WHAT TO WORK ON
From the listing below, return each line that includes "Tanzania".

EXERCISE MATERIAL
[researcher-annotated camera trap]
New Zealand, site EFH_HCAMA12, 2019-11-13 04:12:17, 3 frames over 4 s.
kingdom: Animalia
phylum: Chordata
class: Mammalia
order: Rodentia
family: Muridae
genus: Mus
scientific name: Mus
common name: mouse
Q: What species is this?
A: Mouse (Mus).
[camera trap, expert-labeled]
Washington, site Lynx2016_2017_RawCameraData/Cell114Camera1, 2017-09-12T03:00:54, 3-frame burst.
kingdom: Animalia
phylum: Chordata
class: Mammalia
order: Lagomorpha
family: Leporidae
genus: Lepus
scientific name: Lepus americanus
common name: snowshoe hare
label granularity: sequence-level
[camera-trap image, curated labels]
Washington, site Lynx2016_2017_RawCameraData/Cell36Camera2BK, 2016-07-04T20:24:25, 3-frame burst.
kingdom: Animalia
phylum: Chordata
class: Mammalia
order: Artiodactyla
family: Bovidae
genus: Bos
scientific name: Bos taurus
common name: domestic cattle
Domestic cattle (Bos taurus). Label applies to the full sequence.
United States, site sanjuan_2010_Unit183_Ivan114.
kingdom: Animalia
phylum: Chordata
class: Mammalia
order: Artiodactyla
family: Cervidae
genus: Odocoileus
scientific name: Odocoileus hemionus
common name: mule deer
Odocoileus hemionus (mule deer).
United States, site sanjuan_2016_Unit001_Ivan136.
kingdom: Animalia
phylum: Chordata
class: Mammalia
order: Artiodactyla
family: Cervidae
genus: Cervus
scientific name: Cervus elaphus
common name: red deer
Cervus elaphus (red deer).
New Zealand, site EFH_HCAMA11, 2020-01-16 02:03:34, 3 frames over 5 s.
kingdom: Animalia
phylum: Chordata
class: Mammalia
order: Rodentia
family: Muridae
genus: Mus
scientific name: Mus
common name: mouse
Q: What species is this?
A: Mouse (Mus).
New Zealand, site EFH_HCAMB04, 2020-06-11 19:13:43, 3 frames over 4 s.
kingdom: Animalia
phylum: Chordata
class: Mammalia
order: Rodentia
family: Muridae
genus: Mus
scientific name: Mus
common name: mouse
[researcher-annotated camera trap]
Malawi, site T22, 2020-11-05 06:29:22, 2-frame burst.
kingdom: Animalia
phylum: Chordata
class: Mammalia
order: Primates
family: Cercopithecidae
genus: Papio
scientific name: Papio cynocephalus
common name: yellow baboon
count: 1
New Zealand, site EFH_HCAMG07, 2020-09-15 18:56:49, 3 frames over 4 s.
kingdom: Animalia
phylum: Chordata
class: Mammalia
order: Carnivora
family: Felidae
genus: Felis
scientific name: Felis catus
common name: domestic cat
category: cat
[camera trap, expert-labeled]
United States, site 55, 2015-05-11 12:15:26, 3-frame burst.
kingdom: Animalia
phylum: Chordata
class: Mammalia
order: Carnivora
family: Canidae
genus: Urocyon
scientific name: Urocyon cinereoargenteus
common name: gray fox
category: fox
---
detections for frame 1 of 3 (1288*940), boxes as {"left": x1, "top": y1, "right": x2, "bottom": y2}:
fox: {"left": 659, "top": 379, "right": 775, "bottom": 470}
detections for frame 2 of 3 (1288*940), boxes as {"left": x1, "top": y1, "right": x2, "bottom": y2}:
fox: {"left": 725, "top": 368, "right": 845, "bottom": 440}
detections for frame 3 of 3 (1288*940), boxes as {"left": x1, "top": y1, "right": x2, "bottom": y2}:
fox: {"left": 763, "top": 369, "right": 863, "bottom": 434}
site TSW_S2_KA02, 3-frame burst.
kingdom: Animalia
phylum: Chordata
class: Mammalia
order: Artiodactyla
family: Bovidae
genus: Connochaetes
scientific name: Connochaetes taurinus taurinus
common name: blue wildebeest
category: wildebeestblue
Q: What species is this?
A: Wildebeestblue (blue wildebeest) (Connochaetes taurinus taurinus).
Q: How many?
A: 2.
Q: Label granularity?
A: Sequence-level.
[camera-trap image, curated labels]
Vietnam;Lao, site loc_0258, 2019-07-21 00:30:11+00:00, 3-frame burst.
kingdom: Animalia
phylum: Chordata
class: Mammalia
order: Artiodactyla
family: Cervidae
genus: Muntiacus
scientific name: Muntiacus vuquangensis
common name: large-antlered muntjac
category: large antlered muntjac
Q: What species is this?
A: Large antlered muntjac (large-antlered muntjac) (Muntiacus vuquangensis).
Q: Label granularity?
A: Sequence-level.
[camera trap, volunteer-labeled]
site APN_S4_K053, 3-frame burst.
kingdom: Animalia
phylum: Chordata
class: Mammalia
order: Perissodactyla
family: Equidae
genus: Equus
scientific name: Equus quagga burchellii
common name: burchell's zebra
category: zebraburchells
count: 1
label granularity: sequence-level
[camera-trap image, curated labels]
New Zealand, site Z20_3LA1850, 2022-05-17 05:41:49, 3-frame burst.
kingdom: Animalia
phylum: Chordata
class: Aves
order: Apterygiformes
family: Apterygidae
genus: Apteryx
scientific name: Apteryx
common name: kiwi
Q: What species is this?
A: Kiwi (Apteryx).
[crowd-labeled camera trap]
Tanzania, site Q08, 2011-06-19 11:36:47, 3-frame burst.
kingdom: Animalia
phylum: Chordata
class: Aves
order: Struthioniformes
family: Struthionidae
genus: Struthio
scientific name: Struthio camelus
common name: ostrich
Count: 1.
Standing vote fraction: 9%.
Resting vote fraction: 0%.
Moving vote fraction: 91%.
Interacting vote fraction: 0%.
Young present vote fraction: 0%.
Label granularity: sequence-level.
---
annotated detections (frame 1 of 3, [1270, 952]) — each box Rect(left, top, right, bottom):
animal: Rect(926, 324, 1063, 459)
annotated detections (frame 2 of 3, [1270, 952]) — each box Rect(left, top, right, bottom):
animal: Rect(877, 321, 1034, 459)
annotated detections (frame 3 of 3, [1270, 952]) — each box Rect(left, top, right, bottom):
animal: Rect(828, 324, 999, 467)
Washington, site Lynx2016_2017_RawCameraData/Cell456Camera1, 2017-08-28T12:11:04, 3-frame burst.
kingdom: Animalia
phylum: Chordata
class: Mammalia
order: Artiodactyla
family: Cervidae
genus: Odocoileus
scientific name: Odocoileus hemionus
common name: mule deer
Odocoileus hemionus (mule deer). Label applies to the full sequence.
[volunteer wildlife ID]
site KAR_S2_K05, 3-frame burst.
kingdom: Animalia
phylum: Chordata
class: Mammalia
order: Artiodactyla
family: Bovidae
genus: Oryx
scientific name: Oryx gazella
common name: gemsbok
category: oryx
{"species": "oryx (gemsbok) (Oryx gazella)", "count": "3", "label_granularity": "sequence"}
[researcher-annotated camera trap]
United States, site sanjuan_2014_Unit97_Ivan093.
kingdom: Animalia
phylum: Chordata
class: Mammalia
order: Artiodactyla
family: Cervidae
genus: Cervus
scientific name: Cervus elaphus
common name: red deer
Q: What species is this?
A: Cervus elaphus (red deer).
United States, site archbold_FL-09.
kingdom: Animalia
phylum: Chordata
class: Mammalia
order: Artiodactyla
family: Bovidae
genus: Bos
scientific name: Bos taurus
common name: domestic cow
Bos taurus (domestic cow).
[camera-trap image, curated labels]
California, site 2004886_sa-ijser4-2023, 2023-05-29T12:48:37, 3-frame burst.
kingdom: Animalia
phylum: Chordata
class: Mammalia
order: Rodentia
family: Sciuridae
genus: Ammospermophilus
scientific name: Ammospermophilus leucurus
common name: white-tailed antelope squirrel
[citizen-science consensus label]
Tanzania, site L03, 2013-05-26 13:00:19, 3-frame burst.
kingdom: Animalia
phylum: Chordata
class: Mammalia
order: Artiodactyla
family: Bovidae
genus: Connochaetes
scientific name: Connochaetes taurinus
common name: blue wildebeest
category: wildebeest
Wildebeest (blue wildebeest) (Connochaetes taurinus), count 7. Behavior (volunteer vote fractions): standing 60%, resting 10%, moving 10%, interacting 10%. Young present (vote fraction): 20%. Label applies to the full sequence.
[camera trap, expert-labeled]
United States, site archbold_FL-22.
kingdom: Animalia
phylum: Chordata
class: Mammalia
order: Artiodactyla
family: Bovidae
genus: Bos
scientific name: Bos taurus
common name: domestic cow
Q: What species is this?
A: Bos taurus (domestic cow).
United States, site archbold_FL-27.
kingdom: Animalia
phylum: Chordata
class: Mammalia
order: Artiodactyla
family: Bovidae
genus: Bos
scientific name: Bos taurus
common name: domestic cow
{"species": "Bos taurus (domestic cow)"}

OUTPUT OF THE TASK
Tanzania, site Q08, 2011-06-19 11:36:47, 3-frame burst.
Tanzania, site L03, 2013-05-26 13:00:19, 3-frame burst.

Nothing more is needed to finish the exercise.